#### Document segment

2024-03-20 Thread Risker
Could someone please explicitly state which Wikimedia projects are blocked
in Pakistan?  This thread starts around the blocking of Commons, but
information provided by James Heilman implies that (at least one point) ALL
Wikimedia projects are blocked.  So, to be clear, are Wikipedias also
blocked?  Other projects?  Understanding the extent of the block will help
the broader community to best assist our Pakistani colleagues in continuing
to contribute, and for helping the broad Pakistani citizenship to access
our work.

It may be helpful for someone from the WMF who is in a position to report
to tell us exactly which projects are currently blocked, and whether or not
any of the originally blocked projects have now had blocks lifted.

Risker/Anne

Risker/Anne

On Wed, 20 Mar 2024 at 11:21, Saqib Qayyum  wrote:

> I remember this statement was issued when Wikipedia was briefly blocked
> last year.
> --
> Saqib Qayyum
>
>
> On Wed, Mar 20, 2024 at 7:54 AM James Heilman  wrote:
>
>> Here is the press release from Feb 3, 2023 from the WMF urging Pakistan
>> to unblock Wikimedia Projects.
>>
>>
>> https://wikimediafoundation.org/news/2023/02/03/wikimedia-foundation-urges-pakistan-telecommunications-authority-to-restore-access-to-wikipedia-in-pakistan/
>>
>> Appears the reason has to do with religious content
>>
>>
>> https://netblocks.org/reports/wikipedia-restricted-in-pakistan-over-alleged-sacrilegious-content-nAg35pAp
>>
>> James
>>
>> On Tue, Mar 19, 2024 at 6:40 PM Neurodivergent Netizen <
>> idoh.idreamofhor...@gmail.com> wrote:
>>
>>> IP block exemption is already automatically granted to admins, at least
>>> on the English Wikipedia; it’s rarely needed enough that further automatic
>>> exemption doesn’t really make sense. VPNs, typically costing money, aren’t
>>> an accessible workaround, anyways. Let’s redirect attention back to getting
>>> Commons unblocked.

########
#### Provided information

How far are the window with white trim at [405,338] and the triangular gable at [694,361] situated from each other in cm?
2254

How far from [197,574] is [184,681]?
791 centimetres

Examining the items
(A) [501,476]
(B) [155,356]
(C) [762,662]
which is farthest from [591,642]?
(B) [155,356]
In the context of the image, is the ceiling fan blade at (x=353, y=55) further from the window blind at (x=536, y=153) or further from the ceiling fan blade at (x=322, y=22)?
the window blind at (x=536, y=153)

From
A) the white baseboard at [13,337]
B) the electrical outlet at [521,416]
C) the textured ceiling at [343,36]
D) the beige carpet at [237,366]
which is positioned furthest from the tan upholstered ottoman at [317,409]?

########

Carry on the mailing list thread about the blocking of Wikimedia projects in Pakistan, starting right after its last sentence.

• Result for this exercise
>>>
>>> From,
>>> I dream of horses
>>> She/her
>>>
>>>
>>>
>>>
>>>
>>> On Mar 19, 2024, at 2:40 PM, Alessandro Marchetti via Wikimedia-l <
>>> wikimedia-l@lists.wikimedia.org> wrote:
>>>
>>>
>>> It's intriguing (to me) to contemplate how the notion of restricting IP
>>> editing in specific circumstances is often viewed as a violation of
>>> principle, even when supported by examples or data, yet a restriction like
>>> requiring long-standing users to jump through hoops just to use a VPN for
>>> privacy—something standard nowadays—is considered necessary and acceptable.
>>> Both policies aim to address issues while weighing the pros and cons and
>>> inevitably curbing some degree of freedom.
>>>
>>> Personally, I question the efficiency of the VPN restriction. I hold a
>>> different perspective: implementing a one or two-year, 100-500-edit
>>> registration threshold for automatic exemption of registered users seems
>>> reasonable.
>>>
>>> Nevertheless, it's important to recognize that nothing is inherently
>>> necessary; these are always political and not technical choices.
>>>
>>> It's not just vandals ruining it; it's also the approach taken. By
>>> granting trolls immense power to disrupt everyone's activities, you fuel
>>> their mischief. Thus, every time these extreme measures are enforced and
>>> standardized, they inevitably lead to wasted time and endless debates about
>>> the status quo, and regular users pay a price. Not hypothetically, for
>>> real we know. Whoever prioritizes the pursuit of trolls and vandals
>>> over the work of regular users, de facto feeds the troll.
>>>
>>> It's important to clarify: as seasoned users, many of us have kinda
>>> learned to navigate this "mess" and endure it... similar issues have
>>> been grappled with for years, Commons management shows little sign of
>>> improvement and we just don't care anymore.
>>>
>>> However, for those who haven't mastered it or are stuck in some
>>> nationwide quagmire as this one, suggesting VPNs as a solution is
>>> impractical—unless you anticipate tens of thousands of users from a country
>>> with millions of inhabitants to individually request IP exemptions. It's
>>> evident that the log of such a system would not be sustainable.
>>>
>>> I remain skeptical that an alternative solution will be implemented,
>>> given the likelihood that the approach will mirror that of the VPN case or
>>> other instances—utilizing massive and

[Wikimedia-l] Re: Urgent attention required because Commons is blocked in Pakistan

2024-03-19 Thread Risker
VPNs and IP block exemption may or may not be useful for contributing to
Commons, but contribution is not the only thing at issue here.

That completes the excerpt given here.